What is expected:
Please put everything from the first of these lines down to and including the line containing "Answer: the wheel" into a Markdown table with the columns Row and Line, numbering each row and leaving out blank lines.

Task inputs:

• • • •

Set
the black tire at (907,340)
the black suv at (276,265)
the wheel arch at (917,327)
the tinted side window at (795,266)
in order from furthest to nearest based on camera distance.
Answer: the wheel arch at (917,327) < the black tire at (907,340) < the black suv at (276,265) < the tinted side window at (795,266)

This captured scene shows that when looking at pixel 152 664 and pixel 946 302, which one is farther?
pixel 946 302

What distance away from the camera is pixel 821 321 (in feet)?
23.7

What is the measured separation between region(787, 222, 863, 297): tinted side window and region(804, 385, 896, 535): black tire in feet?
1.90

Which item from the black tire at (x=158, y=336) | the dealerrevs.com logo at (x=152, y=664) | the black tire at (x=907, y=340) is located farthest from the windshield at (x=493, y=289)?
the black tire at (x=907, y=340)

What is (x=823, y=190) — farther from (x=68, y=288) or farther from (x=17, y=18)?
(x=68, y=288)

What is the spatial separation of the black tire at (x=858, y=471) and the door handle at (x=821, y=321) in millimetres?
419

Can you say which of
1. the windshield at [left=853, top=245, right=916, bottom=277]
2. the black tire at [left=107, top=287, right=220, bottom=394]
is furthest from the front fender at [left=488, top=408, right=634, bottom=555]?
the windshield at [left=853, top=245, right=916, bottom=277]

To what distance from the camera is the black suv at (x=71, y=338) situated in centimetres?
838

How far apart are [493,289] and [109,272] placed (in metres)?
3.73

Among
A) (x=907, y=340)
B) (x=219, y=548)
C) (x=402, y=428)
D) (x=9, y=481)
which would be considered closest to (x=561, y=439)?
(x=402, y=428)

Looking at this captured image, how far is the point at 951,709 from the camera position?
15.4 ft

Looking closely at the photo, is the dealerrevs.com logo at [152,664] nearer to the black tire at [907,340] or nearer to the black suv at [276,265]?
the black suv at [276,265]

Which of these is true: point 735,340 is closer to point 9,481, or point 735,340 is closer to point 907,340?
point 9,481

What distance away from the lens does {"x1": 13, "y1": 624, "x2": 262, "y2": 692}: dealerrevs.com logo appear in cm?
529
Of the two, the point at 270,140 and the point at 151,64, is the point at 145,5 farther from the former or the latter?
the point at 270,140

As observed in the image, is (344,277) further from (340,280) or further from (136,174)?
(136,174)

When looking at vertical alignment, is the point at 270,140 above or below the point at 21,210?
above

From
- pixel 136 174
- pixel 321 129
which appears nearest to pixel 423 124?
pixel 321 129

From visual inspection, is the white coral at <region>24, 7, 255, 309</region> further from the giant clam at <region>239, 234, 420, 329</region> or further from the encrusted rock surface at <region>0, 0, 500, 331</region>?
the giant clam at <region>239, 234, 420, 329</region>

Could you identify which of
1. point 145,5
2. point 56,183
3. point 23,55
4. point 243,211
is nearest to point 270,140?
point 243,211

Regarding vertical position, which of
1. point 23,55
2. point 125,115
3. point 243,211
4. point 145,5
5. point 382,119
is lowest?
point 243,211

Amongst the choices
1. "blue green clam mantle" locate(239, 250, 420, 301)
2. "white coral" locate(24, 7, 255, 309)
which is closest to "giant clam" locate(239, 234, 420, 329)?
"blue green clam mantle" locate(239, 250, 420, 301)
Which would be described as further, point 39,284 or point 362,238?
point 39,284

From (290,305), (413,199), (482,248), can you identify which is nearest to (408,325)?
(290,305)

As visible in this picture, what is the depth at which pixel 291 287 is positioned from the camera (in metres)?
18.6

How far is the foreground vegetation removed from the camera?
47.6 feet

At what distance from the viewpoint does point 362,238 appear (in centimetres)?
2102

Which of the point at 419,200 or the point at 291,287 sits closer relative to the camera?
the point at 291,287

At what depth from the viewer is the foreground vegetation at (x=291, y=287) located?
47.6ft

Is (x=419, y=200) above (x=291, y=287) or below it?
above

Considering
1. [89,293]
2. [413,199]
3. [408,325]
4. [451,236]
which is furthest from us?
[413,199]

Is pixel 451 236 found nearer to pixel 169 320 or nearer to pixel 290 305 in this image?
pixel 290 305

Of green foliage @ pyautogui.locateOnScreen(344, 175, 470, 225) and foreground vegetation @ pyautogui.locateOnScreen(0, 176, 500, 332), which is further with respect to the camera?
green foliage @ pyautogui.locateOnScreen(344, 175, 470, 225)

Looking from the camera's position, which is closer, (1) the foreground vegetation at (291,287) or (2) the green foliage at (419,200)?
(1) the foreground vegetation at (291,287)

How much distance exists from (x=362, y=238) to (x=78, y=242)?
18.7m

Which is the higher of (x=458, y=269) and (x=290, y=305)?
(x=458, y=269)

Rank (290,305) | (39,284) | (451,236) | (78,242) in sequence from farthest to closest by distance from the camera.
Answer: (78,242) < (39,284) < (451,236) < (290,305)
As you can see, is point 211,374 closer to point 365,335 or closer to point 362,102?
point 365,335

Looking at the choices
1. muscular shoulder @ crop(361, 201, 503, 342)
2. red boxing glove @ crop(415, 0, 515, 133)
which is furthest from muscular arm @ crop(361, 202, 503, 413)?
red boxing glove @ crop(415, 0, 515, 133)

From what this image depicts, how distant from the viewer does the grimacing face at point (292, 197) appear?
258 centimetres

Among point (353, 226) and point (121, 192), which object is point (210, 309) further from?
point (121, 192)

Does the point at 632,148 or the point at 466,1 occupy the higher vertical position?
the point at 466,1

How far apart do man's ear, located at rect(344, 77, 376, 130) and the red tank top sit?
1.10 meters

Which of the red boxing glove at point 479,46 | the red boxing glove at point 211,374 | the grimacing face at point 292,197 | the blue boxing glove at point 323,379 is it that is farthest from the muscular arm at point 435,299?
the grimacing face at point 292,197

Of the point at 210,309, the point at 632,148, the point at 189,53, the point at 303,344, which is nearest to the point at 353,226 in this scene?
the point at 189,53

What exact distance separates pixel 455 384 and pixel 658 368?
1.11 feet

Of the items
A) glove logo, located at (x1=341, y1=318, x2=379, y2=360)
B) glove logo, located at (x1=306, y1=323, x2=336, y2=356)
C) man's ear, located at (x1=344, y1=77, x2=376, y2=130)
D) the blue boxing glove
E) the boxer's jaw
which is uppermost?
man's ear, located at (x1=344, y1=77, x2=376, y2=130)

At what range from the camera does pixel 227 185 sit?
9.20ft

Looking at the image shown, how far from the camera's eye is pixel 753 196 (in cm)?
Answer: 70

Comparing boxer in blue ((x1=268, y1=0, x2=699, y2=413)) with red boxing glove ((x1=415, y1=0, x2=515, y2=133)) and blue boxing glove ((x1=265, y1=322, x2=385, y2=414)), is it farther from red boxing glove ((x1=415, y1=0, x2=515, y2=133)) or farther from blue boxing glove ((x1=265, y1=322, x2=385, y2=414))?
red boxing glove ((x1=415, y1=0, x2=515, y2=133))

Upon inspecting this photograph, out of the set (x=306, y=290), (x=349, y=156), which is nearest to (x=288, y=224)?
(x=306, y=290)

• • • •

Exercise solution:
| Row | Line |
|---|---|
| 1 | Set |
| 2 | the black tire at (907,340) |
| 3 | the black suv at (276,265) |
| 4 | the wheel arch at (917,327) |
| 5 | the tinted side window at (795,266) |
| 6 | in order from furthest to nearest based on camera distance. |
| 7 | Answer: the wheel arch at (917,327) < the black tire at (907,340) < the black suv at (276,265) < the tinted side window at (795,266) |